» **EXERCISE DIRECTIONS**
Would you please output the records exactly as they appear below?

» **RECORDS FOR PROCESSING**
=== Begin Enclosure ===

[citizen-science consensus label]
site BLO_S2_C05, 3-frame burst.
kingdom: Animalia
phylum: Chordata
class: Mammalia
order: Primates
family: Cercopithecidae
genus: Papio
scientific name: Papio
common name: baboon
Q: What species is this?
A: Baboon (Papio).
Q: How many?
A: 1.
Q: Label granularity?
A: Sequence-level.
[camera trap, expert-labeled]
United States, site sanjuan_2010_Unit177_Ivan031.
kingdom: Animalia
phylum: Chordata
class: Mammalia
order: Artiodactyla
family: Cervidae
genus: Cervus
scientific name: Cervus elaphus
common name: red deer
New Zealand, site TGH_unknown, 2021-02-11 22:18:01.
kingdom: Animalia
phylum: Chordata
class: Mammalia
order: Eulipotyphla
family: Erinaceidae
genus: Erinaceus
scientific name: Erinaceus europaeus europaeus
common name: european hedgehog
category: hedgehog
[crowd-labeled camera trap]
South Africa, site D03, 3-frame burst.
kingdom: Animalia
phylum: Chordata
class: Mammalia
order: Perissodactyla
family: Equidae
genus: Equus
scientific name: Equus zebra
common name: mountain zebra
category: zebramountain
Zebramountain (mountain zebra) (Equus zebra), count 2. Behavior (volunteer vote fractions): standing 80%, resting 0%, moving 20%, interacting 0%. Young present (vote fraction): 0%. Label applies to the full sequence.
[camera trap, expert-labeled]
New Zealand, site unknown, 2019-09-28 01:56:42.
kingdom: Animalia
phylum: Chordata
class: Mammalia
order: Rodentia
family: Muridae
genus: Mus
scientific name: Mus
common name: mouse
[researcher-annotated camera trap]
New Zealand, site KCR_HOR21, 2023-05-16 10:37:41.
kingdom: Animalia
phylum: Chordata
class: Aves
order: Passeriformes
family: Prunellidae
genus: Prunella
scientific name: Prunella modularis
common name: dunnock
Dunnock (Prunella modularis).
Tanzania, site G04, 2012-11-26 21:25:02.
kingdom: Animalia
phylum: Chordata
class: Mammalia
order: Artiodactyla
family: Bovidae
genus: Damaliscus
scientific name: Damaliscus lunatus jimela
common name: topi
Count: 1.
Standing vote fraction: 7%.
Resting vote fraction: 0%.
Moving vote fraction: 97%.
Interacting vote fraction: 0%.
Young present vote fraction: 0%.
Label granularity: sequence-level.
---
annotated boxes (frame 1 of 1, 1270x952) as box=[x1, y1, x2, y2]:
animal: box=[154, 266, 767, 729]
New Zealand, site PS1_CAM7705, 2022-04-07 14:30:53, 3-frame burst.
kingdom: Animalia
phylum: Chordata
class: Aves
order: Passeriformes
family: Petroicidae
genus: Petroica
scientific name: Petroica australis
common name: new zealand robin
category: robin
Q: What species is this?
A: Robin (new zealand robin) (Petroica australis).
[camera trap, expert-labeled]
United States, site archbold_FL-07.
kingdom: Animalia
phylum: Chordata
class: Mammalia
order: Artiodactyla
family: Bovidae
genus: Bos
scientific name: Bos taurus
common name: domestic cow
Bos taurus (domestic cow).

=== End Enclosure ===

» **TASK ANSWER**
[citizen-science consensus label]
site BLO_S2_C05, 3-frame burst.
kingdom: Animalia
phylum: Chordata
class: Mammalia
order: Primates
family: Cercopithecidae
genus: Papio
scientific name: Papio
common name: baboon
Q: What species is this?
A: Baboon (Papio).
Q: How many?
A: 1.
Q: Label granularity?
A: Sequence-level.
[camera trap, expert-labeled]
United States, site sanjuan_2010_Unit177_Ivan031.
kingdom: Animalia
phylum: Chordata
class: Mammalia
order: Artiodactyla
family: Cervidae
genus: Cervus
scientific name: Cervus elaphus
common name: red deer
New Zealand, site TGH_unknown, 2021-02-11 22:18:01.
kingdom: Animalia
phylum: Chordata
class: Mammalia
order: Eulipotyphla
family: Erinaceidae
genus: Erinaceus
scientific name: Erinaceus europaeus europaeus
common name: european hedgehog
category: hedgehog
[crowd-labeled camera trap]
South Africa, site D03, 3-frame burst.
kingdom: Animalia
phylum: Chordata
class: Mammalia
order: Perissodactyla
family: Equidae
genus: Equus
scientific name: Equus zebra
common name: mountain zebra
category: zebramountain
Zebramountain (mountain zebra) (Equus zebra), count 2. Behavior (volunteer vote fractions): standing 80%, resting 0%, moving 20%, interacting 0%. Young present (vote fraction): 0%. Label applies to the full sequence.
[camera trap, expert-labeled]
New Zealand, site unknown, 2019-09-28 01:56:42.
kingdom: Animalia
phylum: Chordata
class: Mammalia
order: Rodentia
family: Muridae
genus: Mus
scientific name: Mus
common name: mouse
[researcher-annotated camera trap]
New Zealand, site KCR_HOR21, 2023-05-16 10:37:41.
kingdom: Animalia
phylum: Chordata
class: Aves
order: Passeriformes
family: Prunellidae
genus: Prunella
scientific name: Prunella modularis
common name: dunnock
Dunnock (Prunella modularis).
Tanzania, site G04, 2012-11-26 21:25:02.
kingdom: Animalia
phylum: Chordata
class: Mammalia
order: Artiodactyla
family: Bovidae
genus: Damaliscus
scientific name: Damaliscus lunatus jimela
common name: topi
Count: 1.
Standing vote fraction: 7%.
Resting vote fraction: 0%.
Moving vote fraction: 97%.
Interacting vote fraction: 0%.
Young present vote fraction: 0%.
Label granularity: sequence-level.
---
annotated boxes (frame 1 of 1, 1270x952) as box=[x1, y1, x2, y2]:
animal: box=[154, 266, 767, 729]
New Zealand, site PS1_CAM7705, 2022-04-07 14:30:53, 3-frame burst.
kingdom: Animalia
phylum: Chordata
class: Aves
order: Passeriformes
family: Petroicidae
genus: Petroica
scientific name: Petroica australis
common name: new zealand robin
category: robin
Q: What species is this?
A: Robin (new zealand robin) (Petroica australis).
[camera trap, expert-labeled]
United States, site archbold_FL-07.
kingdom: Animalia
phylum: Chordata
class: Mammalia
order: Artiodactyla
family: Bovidae
genus: Bos
scientific name: Bos taurus
common name: domestic cow
Bos taurus (domestic cow).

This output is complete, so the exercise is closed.